First, in Table A1, statistics are provided in terms of the abbreviation (Code), the number of speakers that it contains (Voice), and the total speech hours (Total) and validated speech hours (validation) of each language.

Table A1. Data in Common Voice.

Language	Code	Voice	Hours
Language	Code	Voice	Total	Validation
Abkhaz	ab	14	1	<1
Arabic	ar	672	77	49
Assamese	as	17	<1	<1
Breton	br	157	16	7
Catalan	ca	5376	748	623
Hakha Chin	cnh	297	5	2
Czech	cs	353	45	36
Chuvash	cv	92	16	4
Welsh	cy	1382	124	95
German	de	12659	836	77
Dhivehi	dv	167	19	18
Greek	el	118	13	6
English	en	66173	2181	1686
Esperanto	eo	574	102	90
Spanish	es	19484	579	324
Estonian	et	543	27	19
Basque	eu	1028	131	89
Persian	fa	3655	321	282
Finnish	fi	27	1	1
French	fr	12953	682	623
Frisian	fy	467	46	14
Irish	ga	101	5	3
Hindi	hi	31	<1	<1
Sorbian	hsb	19	2	2
Hungrian	hu	47	8	8
Interlingua	ia	36	8	6
Indonesian	id	219	17	9
Italian	it	5729	199	158
Japanese	ja	235	5	3
Georgian	ka	44	3	3
Kabyle	kab	1309	622	525
Luganda	lg	76	8	3
Lithuanian	lt	30	4	2
Latvian	lv	99	7	6
Mongolian	mn	376	17	11
Maltese	mt	171	15	7
Dutch	nl	1012	63	59
Odia	or	34	7	<1
Punjabi	pa	26	2	<1
Polish	pl	2647	129	108
Portuguese	pt	1120	63	50
Romansh Sursilvan	rm-sursilv	78	9	5
Romansh Vallader	rm-vallader	39	3	2
Romanian	ro	130	9	6
Russian	ru	1412	130	111
Kinyarwanda	rw	410	1510	1183
Sakha	sah	42	6	4
Sovenian	sl	82	7	5
Swedish	sv	222	15	12
Tamil	ta	266	24	14
Thai	th	182	12	8
Turkish	tr	678	22	20
Tatar	tt	185	28	26
Ukrainian	uk	459	43	30
Vietnamese	vi	62	1	<1
Votic	vot	3	<1	<1
Chinese(China)	zh_CN	3501	78	56
Chinese(Hong Kong)	zh_HK	2536	100	50
Chinese(Taiwan)	zh_TW	1444	78	55

Second, we select those languages with a time length of more than 20 h and generate statistics about the duration of each speech clip. The maximum and minimum durations of the speech clips are 36.305 s and 0.264 s, respectively. Figure A2 shows the distribution of the speech clips by time length. We also show the time length of each language in Figure A1. Each box unit contains the upper extreme value, upper quartile value, median value, lower quartile value, and lower extreme value of the audio duration. The points in the line graph show the average values calculated for all audio files in the corresponding language.

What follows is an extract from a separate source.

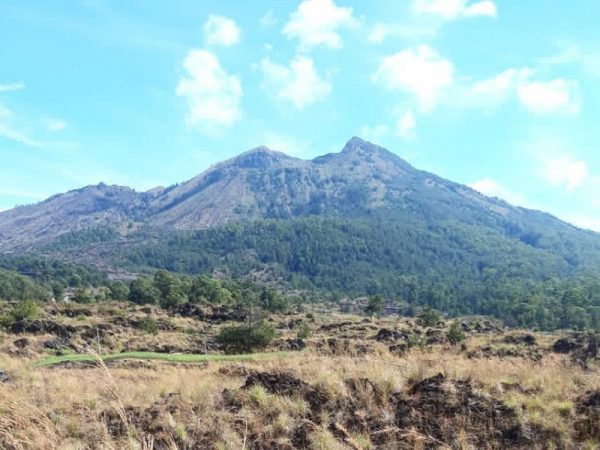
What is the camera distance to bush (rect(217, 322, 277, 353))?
2680 centimetres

Figure A1. Box figure of each language.

Figure A2. Distribution of durations in our corpus.

Third, a good voice corpus should sample a large number of male and female voice contributors within different age groups. The Common Voice corpus samples 150,757 voice contributors of both genders. As Figure A3 describes, the age of these voice contributors ranges from 0 to 79.

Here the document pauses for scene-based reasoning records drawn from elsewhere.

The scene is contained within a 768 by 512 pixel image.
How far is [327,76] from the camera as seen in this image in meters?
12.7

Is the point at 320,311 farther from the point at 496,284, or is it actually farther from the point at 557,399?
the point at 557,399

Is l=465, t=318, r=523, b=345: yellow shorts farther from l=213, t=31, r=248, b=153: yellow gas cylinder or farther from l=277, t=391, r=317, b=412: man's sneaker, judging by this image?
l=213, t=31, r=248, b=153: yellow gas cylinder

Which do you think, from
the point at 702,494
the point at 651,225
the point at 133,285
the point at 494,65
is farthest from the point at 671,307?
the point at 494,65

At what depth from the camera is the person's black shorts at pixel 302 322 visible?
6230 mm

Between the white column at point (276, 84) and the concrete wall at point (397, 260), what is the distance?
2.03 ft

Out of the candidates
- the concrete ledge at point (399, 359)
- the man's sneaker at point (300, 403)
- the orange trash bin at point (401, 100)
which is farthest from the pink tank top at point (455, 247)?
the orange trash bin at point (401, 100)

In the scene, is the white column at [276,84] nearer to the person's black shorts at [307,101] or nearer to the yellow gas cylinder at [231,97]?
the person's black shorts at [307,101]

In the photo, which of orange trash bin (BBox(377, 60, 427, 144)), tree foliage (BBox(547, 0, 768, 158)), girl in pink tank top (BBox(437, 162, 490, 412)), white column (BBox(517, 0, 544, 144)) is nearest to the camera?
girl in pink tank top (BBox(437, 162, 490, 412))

OpenSLR (http://openslr.org/ (accessed on 7 May 2025)), containing 111 independent datasets, includes more than 30 languages. It initially focused on the automatic speech recognition (ASR) field. Thus, most of the datasets contain both speech audio and its transcribed text. The reason that we use this corpus is that it contains some languages that Common Voice lacks. This means that Common Voice has no corresponding language at all or has too few audio files in the corresponding language to train an SLR model. In other words, OpenSLR plays a complementary role.

Figure A3. Distribution of age in Common Voice.

Appendix A.1.2. Dataset Involved in This Experiment

We conduct the experiments with a manually cleaned, multilingual dataset that has more languages than most other datasets. The languages used in this dataset have two sources, namely Common Voice and OpenSLR.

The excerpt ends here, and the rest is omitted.